Try asking the other way around: if all eigenvalues are positive, is $A_{n\times n}$ positive definite? Yes.

Here is the Principal Axes Theorem which employs the orthogonal change of variable $\mathbf{x}=P\mathbf{y}$:

$$ Q(\mathbf{x})=\mathbf{x}^{T} A \mathbf{x}=\mathbf{y}^{T} D \mathbf{y}=\lambda_{1} y_{1}^{2}+\lambda_{2} y_{2}^{2}+\cdots+\lambda_{n} y_{n}^{2} $$

If all of $\lambda$'s are positive, $\mathbf{x}^{T} A \mathbf{x}$ is also positive.

Cholesky Decomposition¶

Cholesky decomposition is modification of $LU$ decomposition. And it is more efficient than $LU$ algorithm.

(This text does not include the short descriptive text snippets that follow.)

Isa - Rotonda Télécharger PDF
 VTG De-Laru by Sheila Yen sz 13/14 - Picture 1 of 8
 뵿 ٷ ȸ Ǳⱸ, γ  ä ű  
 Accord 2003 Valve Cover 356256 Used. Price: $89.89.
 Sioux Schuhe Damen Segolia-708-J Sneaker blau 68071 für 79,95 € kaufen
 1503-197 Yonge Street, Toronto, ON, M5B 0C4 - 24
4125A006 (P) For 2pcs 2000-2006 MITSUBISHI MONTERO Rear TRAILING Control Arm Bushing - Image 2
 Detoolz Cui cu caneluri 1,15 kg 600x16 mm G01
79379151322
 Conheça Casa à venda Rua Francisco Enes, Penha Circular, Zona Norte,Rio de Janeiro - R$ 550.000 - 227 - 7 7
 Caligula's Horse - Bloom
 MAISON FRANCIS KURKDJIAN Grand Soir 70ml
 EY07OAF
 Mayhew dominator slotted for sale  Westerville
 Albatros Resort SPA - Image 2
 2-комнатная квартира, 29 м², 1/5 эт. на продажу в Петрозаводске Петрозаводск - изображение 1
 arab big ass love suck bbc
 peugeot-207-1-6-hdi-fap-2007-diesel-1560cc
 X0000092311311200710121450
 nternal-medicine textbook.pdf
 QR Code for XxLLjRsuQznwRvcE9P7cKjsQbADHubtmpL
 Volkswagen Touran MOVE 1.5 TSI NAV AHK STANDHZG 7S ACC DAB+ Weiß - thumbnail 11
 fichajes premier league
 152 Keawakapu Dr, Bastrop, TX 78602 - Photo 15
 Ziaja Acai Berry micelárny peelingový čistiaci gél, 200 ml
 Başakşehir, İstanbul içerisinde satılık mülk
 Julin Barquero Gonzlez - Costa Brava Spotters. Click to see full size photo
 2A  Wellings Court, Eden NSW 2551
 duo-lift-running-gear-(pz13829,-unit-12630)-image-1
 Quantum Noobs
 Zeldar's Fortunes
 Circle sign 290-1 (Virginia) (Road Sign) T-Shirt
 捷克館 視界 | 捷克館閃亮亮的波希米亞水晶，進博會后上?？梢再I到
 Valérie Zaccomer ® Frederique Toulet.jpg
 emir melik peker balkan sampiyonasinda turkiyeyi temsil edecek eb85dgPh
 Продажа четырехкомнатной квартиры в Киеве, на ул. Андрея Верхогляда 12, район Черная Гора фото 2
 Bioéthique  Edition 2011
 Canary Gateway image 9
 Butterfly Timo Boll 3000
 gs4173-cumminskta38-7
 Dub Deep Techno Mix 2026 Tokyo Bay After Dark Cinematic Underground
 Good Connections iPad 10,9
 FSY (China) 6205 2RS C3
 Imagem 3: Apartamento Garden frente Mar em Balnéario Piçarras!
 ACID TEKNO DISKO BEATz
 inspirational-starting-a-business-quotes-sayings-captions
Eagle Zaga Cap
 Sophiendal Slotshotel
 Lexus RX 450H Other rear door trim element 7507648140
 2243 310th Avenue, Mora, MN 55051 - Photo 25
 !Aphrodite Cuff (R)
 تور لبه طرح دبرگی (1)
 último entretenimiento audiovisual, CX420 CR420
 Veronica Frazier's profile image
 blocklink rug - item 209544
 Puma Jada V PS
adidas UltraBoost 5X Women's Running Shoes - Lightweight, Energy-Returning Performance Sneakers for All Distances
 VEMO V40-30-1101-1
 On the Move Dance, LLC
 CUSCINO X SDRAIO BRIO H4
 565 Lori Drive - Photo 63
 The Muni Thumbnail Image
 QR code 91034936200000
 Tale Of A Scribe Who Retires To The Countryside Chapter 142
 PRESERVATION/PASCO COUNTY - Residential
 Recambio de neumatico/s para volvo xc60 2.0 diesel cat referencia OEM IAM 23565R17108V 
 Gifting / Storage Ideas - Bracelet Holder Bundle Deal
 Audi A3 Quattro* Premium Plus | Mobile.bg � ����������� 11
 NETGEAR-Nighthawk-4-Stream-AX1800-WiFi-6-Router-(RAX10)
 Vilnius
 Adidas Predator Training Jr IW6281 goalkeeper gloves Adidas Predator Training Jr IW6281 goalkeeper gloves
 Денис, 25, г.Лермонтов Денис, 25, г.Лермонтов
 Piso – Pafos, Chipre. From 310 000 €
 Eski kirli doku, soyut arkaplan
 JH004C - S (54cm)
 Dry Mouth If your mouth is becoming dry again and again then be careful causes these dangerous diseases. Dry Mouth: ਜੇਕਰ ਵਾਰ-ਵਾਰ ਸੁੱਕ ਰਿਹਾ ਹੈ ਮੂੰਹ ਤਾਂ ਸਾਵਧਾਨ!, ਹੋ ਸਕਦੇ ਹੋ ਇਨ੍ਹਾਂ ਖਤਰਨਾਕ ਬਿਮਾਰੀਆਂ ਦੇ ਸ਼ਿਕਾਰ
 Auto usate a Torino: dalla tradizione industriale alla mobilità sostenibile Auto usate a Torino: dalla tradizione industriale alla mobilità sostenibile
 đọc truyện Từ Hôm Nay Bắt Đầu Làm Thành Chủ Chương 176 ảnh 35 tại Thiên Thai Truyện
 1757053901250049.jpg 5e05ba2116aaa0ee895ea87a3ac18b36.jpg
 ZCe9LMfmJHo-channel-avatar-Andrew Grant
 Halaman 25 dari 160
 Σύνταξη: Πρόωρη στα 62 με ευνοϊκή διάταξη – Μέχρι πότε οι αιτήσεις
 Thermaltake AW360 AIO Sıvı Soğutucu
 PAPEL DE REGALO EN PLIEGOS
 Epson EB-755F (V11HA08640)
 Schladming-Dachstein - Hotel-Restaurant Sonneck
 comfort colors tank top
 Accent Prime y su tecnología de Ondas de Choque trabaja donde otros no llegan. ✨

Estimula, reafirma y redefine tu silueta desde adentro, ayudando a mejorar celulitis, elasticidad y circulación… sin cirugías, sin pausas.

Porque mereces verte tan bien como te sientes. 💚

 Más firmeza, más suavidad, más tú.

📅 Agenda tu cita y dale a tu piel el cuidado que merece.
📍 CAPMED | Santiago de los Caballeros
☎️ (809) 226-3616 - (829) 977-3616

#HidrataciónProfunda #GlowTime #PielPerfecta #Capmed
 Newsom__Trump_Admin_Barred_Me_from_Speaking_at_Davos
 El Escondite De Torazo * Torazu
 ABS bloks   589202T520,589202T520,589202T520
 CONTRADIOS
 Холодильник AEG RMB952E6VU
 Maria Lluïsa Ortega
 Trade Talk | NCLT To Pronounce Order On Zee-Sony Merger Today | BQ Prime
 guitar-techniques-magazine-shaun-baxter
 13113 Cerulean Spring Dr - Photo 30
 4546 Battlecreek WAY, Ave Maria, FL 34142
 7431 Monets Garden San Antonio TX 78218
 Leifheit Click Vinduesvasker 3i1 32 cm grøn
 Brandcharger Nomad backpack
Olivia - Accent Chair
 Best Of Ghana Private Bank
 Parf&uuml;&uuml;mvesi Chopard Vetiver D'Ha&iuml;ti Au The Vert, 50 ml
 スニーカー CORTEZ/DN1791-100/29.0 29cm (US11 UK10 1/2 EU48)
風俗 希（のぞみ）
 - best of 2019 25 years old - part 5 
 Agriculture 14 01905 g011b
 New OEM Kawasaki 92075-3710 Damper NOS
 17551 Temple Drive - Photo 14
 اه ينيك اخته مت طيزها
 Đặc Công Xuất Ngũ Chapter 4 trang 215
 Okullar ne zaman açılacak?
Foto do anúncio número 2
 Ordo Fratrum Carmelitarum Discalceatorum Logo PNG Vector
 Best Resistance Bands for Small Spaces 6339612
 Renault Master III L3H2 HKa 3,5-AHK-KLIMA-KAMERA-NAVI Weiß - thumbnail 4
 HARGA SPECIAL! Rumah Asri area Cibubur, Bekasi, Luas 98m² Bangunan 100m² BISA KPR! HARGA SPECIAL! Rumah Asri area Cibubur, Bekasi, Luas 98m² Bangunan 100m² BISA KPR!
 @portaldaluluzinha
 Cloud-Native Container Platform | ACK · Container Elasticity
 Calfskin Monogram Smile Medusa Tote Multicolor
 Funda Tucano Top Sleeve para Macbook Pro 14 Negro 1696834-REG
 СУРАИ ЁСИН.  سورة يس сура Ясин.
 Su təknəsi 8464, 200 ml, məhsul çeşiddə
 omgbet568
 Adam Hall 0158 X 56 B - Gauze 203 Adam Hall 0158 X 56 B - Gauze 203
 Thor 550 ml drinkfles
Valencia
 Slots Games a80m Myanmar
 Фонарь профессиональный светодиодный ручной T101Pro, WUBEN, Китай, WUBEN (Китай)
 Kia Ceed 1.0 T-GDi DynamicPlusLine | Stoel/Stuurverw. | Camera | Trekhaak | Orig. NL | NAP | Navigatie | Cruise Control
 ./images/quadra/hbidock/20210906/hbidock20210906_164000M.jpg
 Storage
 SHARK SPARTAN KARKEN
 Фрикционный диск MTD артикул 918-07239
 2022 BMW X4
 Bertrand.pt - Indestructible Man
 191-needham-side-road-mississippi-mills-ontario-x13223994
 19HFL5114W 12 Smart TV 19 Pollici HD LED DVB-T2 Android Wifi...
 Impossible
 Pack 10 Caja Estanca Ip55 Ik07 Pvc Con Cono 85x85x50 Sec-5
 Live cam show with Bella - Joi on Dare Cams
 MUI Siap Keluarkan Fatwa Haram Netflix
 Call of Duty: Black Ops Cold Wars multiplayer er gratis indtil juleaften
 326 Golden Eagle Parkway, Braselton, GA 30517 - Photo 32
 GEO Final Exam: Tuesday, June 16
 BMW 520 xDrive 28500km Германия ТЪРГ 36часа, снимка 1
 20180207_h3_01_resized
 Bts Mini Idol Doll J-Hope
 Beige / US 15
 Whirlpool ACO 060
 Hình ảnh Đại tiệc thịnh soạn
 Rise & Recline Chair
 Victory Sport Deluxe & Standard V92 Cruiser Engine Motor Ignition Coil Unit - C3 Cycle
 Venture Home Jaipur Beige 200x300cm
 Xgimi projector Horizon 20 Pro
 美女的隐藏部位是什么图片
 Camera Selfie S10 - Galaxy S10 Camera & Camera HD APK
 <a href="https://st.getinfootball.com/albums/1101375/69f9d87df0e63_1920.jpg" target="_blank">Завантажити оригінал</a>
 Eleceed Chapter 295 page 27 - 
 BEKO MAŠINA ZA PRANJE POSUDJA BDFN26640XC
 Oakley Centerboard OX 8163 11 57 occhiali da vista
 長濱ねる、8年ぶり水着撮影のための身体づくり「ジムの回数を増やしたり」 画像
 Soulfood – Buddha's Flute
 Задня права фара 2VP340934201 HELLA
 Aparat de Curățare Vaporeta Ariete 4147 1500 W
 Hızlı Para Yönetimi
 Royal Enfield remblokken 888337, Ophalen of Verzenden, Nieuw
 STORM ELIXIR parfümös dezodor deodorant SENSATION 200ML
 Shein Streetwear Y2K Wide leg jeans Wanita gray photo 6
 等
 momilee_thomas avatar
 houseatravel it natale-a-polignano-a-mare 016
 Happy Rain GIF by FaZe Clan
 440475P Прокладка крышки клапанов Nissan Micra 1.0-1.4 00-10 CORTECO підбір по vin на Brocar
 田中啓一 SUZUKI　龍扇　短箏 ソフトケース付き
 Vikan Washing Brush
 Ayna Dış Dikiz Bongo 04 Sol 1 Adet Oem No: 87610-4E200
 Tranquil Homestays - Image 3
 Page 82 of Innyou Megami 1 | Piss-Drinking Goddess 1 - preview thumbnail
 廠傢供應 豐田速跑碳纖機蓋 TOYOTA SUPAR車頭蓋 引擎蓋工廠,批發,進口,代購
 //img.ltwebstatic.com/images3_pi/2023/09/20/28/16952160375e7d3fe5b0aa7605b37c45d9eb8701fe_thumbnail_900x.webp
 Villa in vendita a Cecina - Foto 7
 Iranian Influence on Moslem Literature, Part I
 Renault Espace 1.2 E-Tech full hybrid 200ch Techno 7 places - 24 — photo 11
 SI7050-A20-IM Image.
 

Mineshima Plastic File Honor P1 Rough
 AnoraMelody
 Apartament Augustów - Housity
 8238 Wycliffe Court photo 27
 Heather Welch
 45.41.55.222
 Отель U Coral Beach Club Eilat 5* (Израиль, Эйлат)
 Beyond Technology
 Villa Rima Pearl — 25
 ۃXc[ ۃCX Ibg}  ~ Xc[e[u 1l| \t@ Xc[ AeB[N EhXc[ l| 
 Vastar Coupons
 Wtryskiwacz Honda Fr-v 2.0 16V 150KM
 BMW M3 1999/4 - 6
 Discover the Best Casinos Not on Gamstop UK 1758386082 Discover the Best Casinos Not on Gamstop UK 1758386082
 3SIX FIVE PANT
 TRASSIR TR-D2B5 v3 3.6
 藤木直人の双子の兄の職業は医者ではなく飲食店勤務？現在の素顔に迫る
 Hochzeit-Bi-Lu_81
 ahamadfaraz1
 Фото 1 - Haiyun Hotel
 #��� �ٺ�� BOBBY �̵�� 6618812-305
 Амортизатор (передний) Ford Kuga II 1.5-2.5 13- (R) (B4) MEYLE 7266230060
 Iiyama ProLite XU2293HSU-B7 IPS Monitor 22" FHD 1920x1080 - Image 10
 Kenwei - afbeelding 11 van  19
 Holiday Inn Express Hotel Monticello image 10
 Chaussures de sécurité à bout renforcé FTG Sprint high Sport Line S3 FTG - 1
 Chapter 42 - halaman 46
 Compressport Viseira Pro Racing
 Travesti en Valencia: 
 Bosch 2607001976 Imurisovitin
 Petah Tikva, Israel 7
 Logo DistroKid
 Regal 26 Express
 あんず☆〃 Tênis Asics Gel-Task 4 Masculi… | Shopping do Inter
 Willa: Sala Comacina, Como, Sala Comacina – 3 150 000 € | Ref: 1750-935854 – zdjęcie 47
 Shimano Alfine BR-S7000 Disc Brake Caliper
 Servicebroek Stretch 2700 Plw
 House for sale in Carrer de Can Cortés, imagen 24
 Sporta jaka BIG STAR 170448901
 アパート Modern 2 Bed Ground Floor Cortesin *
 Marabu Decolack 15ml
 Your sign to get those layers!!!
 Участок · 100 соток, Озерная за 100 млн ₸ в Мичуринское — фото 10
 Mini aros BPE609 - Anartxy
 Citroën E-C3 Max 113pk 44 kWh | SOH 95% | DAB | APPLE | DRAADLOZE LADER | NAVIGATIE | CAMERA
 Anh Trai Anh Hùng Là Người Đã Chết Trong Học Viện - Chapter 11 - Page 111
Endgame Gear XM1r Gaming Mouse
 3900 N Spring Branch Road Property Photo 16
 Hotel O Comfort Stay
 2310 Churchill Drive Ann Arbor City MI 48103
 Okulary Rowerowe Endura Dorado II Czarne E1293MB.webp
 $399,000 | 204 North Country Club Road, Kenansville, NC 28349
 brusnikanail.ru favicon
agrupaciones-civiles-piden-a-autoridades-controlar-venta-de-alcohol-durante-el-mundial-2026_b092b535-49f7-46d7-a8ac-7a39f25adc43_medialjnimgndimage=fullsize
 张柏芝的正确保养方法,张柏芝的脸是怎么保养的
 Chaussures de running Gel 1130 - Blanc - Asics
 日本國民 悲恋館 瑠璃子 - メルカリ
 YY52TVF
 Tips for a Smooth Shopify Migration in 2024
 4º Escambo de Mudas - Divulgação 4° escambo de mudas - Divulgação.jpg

If $A$ is positive definite matrix, i.e. $\mathbf{x}^{T} A \mathbf{x}>0$ or every eigenvalue is strictly positive. A positive definite matrix can be decomposed into a multiplication of lower triangular matrix and its transpose.

$$\begin{aligned} {A}={L} {L}^{T} &=\left[\begin{array}{ccc} l_{11} & 0 & 0 \\ l_{21} & l_{22} & 0 \\ l_{31} & l_{32} & l_{33} \end{array}\right]\left[\begin{array}{ccc} l_{11} & l_{21} & l_{31} \\ 0 & l_{22} & l_{32} \\ 0 & 0 & l_{33} \end{array}\right] \\ \left[\begin{array}{ccc} a_{11} & a_{21} & a_{31} \\ a_{21} & a_{22} & a_{32} \\ a_{31} & a_{32} & a_{33} \end{array}\right] &=\left[\begin{array}{ccc} l_{11}^{2} &l_{21} l_{11} & l_{31} l_{11} \\ l_{21} l_{11} & l_{21}^{2}+l_{22}^{2} & l_{31} l_{21}+l_{32} l_{22} \\ l_{31} l_{11} & l_{31} l_{21}+l_{32} l_{22} & l_{31}^{2}+l_{32}^{2}+l_{33}^{2} \end{array}\right] \end{aligned}$$

We will show this with NumPy.

In [24]:

A = np.array([[16, -8, -4], [-8, 29, 12], [-4, 12, 41]]); A

Out[24]:

array([[16, -8, -4],
       [-8, 29, 12],
       [-4, 12, 41]])

In [25]:

L = sp.linalg.cholesky(A, lower = True); L

Out[25]:

array([[ 4.,  0.,  0.],
       [-2.,  5.,  0.],
       [-1.,  2.,  6.]])

Check if $LL^T=A$

In [26]:

L@L.T

Out[26]:

array([[16., -8., -4.],
       [-8., 29., 12.],
       [-4., 12., 41.]])

Some Facts of Symmetric Matrices¶

Rank and Positive Definiteness¶

If a symmetric matrix $A$ does not have full rank, which means there must be a non-trivial vector $\mathbf{v}$ satisfies

$$ A\mathbf{v} = \mathbf{0} $$

which also means the quadratic form equals zero $\mathbf{v}^TA\mathbf{v} = \mathbf{0}$. Thus $A$ can not be a positive definite matrix if it does not have full rank.

Contrarily, a matrix to be positive definite must have full rank.